Mad Max (1979)

Among other things, this boasts one of the best line-ups of bad guy names ever.

You know something? It really annoys me that at no point does any character say to Mel Gibson – ‘you’re mad, Max’. Oh, I suppose perennial annoyance Johnny the Boy does scream out something similar in the final scene, but it just doesn’t play out the way I want it to. I think that’s my grumblings out of the way, although other viewers might find more to complain about, the main thing being that this isn’t Mad Max 2. As everybody knows, such was the obscurity of this first film in the US that that when the sequel did arrive, it was retitled The Road Warrior so as not to put off anyone who might have been put off watching a sequel to a film they never saw. As a result, George Miller’s original was seen by some after watching the astonishing sequel, and some may have felt let down. I mean, Max doesn’t even go mad until the last ten minutes. He’s pretty intense and wound-up before that, but certainly not a permanent resident in the valley of the MAD. Also, apart from the bookending sequences of on-road carnage, there’s surprisingly little in the way of action. For the most part, Mad Max is a slow-burning thriller that gradually pieces together all the elements that will lead to Max’s world being torn apart.

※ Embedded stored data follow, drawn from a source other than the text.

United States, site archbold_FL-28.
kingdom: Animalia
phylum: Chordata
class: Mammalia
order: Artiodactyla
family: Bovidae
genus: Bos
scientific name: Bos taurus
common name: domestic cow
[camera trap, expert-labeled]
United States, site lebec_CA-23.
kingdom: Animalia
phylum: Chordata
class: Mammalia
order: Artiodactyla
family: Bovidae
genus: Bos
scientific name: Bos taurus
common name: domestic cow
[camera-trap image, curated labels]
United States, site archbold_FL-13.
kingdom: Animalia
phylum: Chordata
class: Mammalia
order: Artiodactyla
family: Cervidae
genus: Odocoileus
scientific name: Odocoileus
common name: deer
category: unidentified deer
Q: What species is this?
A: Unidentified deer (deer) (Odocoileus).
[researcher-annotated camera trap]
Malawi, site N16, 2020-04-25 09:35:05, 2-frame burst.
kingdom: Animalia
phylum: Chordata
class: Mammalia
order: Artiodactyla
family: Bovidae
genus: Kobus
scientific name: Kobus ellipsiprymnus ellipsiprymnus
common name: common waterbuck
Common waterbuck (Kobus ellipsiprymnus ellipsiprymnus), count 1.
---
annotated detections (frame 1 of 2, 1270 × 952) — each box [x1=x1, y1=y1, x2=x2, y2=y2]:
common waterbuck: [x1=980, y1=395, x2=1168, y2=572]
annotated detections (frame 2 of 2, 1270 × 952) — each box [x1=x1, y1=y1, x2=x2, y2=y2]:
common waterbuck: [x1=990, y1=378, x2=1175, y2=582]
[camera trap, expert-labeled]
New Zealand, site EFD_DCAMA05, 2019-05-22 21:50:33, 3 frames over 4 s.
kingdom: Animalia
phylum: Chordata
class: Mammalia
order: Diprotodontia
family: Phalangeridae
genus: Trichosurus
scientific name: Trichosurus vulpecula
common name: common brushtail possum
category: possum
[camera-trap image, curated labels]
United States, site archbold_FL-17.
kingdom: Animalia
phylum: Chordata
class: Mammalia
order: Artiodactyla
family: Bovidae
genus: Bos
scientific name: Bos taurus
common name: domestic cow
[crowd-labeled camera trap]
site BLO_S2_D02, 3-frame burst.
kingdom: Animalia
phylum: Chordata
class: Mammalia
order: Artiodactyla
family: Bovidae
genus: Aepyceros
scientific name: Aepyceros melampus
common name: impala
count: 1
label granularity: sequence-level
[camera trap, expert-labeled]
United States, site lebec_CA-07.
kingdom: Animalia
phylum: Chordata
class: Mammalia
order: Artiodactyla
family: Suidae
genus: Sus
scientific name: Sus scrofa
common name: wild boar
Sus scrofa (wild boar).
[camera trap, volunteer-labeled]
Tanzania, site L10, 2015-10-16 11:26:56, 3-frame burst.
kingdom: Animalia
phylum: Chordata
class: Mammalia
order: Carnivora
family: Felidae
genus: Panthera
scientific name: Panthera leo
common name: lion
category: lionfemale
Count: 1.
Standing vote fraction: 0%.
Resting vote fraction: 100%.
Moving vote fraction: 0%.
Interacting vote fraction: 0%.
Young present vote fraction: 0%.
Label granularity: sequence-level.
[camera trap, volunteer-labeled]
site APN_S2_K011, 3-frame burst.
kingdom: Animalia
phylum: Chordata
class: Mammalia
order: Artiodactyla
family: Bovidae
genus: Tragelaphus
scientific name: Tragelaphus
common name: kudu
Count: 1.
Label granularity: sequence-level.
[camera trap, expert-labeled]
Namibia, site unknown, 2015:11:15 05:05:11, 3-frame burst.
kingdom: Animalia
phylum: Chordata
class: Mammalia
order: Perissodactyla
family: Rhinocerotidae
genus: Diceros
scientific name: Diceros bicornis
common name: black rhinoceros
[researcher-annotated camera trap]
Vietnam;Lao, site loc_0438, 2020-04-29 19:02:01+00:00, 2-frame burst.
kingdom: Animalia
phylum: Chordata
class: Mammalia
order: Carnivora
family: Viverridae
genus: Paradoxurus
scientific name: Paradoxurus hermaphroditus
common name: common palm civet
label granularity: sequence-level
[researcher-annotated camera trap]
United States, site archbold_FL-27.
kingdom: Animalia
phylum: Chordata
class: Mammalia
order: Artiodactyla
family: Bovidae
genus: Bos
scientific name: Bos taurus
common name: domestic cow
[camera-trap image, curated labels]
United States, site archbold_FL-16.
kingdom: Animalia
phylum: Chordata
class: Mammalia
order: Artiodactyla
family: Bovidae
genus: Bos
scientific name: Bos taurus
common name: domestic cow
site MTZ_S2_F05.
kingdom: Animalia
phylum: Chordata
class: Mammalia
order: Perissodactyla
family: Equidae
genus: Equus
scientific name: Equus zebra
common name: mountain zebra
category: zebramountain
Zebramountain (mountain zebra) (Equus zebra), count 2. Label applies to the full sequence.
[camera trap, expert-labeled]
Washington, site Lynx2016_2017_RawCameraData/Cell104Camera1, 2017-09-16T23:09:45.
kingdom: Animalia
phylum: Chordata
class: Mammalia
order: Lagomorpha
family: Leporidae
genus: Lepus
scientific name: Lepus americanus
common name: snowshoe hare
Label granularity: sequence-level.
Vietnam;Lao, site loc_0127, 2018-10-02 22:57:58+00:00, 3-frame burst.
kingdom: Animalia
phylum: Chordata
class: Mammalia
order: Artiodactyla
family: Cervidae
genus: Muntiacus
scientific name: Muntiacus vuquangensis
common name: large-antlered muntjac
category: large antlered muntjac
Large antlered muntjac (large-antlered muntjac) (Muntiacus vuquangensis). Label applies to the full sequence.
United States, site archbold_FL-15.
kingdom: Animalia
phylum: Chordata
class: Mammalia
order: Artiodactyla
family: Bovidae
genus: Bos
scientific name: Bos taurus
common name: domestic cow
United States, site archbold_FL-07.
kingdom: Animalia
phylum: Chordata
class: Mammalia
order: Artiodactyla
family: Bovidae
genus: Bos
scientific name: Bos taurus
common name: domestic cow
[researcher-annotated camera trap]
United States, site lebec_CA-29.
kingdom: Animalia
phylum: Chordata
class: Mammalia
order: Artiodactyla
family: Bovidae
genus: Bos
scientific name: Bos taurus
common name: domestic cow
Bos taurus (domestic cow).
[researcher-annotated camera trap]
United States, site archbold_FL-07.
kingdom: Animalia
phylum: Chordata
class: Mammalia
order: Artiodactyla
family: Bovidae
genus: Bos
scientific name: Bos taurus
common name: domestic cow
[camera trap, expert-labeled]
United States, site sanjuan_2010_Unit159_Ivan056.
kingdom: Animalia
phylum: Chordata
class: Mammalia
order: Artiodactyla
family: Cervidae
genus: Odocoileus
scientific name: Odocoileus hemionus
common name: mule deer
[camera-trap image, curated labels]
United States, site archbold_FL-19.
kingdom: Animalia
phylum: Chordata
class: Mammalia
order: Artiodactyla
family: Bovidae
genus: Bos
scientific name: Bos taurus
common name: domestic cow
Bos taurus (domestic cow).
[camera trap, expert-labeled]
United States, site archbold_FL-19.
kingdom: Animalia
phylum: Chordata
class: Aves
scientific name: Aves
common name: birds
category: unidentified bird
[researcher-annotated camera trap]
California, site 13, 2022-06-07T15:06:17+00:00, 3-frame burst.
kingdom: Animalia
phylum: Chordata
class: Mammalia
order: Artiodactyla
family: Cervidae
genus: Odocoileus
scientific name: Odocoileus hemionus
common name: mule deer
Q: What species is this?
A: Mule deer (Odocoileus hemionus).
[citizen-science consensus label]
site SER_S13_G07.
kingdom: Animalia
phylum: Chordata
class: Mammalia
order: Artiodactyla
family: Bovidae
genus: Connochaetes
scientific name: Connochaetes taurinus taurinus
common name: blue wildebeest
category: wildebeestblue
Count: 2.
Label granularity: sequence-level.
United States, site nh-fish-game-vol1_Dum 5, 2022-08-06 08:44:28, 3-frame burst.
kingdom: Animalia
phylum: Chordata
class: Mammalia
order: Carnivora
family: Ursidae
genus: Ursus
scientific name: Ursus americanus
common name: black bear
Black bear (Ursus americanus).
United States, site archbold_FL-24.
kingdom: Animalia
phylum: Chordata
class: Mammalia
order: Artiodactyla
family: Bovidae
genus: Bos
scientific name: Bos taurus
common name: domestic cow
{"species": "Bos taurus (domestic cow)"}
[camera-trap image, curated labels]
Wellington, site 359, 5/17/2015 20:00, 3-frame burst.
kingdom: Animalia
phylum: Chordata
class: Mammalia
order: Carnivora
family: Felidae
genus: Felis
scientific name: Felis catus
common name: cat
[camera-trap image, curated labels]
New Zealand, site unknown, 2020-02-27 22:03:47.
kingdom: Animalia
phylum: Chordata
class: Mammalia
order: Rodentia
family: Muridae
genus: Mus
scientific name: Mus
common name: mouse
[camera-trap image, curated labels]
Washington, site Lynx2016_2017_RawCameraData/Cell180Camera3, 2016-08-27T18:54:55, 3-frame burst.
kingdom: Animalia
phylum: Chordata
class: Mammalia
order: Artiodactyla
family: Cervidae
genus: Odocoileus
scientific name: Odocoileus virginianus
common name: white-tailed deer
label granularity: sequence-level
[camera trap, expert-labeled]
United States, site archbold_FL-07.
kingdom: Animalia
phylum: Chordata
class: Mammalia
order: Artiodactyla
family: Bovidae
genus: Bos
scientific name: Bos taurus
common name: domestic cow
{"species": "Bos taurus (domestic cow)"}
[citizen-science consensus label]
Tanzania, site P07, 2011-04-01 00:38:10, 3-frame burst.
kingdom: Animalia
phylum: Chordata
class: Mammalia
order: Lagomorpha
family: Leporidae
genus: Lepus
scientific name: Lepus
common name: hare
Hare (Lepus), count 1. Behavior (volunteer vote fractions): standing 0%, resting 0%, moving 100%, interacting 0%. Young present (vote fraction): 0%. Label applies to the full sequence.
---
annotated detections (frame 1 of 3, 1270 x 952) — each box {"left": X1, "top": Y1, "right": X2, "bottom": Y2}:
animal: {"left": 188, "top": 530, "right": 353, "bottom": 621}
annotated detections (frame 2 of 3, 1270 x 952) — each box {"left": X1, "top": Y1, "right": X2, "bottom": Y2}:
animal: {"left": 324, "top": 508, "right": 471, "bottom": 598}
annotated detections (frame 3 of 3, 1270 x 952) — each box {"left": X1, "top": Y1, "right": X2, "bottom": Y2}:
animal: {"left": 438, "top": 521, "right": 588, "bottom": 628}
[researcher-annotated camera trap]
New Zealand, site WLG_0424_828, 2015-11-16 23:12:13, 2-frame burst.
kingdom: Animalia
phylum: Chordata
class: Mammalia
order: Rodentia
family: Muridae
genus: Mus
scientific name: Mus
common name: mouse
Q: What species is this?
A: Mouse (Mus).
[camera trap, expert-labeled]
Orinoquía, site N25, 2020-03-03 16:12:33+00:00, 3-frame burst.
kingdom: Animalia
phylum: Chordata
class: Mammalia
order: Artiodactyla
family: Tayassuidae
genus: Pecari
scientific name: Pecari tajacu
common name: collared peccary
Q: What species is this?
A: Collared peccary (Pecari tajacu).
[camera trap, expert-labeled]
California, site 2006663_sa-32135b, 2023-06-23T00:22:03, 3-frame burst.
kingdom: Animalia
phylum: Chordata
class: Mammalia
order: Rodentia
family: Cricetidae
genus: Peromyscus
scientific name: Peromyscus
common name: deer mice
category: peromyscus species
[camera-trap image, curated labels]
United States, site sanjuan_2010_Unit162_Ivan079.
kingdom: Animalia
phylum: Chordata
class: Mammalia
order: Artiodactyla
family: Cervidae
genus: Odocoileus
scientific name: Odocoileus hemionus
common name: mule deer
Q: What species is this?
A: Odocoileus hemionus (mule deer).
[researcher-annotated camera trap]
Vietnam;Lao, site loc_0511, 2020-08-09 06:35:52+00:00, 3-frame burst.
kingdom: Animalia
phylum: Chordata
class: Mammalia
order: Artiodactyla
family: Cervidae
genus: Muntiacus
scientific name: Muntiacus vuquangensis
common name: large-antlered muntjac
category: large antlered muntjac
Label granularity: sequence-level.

Given the low-budget, Miller works wonders in delivering a high-impact atmosphere – his use of the desolate highways are very effective and certainly the last place you’d want to get chased down by The Toecutter and his gang of cycle-psychos. Set ‘a few years from now…’, the bikers rule the roads and only a handful of cops look close to taking them on. When Max’s high-speed pursuit of bat-shit bonkers The Nightrider at the start leads to the latter’s explosive demise, The Toecutter demands vengeance, and it isn’t pretty. It’s amazing to see just how young Gibson is here – in just a few years he would fully inhabit the movie-star persona that would make him huge, but here he’s an understated, human presence – the moments between him and his family are rather sweet and tinged with hopelessness given what’s to come. Supporting performances are far more vivid, especially from Hugh Keays-Byrne as The Toecutter, a savage, campily malevolent nasty who bullies, hisses and licks your ice cream without being asked to do so. He’s an utter delight, though not as out-and-out crazy as Vince Gil’s brief but bonkers opening turn as the Nightrider, a textbook piece of roadscum if ever there was one. It’s a good thing he blows up ten minutes into the film, he would have burnt the film’s goddamned celluloid if he survived any longer. So yeah, the opening and closing scenes – this is what lovers of the sequel will be happy with. Miller remains the king of high-speed car action (he really does, the new Mad Max film is amazing) and his handling of destruction and tension is excellent. It’s spectacular, but never forgets to emphasise the knife-edge danger of it all – when people get hurt, they get hurt. Brian May (not that one)’s music score is outrageously excessive and wildly melodramatic – right from the opening credits, he grabs you and doesn’t let go. A little over the top, maybe? But when that title slams into the screen and the orchestra goes ballistic, I can’t resist.

So yeah, the sequel’s better, but the original is still totally unique, dramatic, powerful and often breathtaking.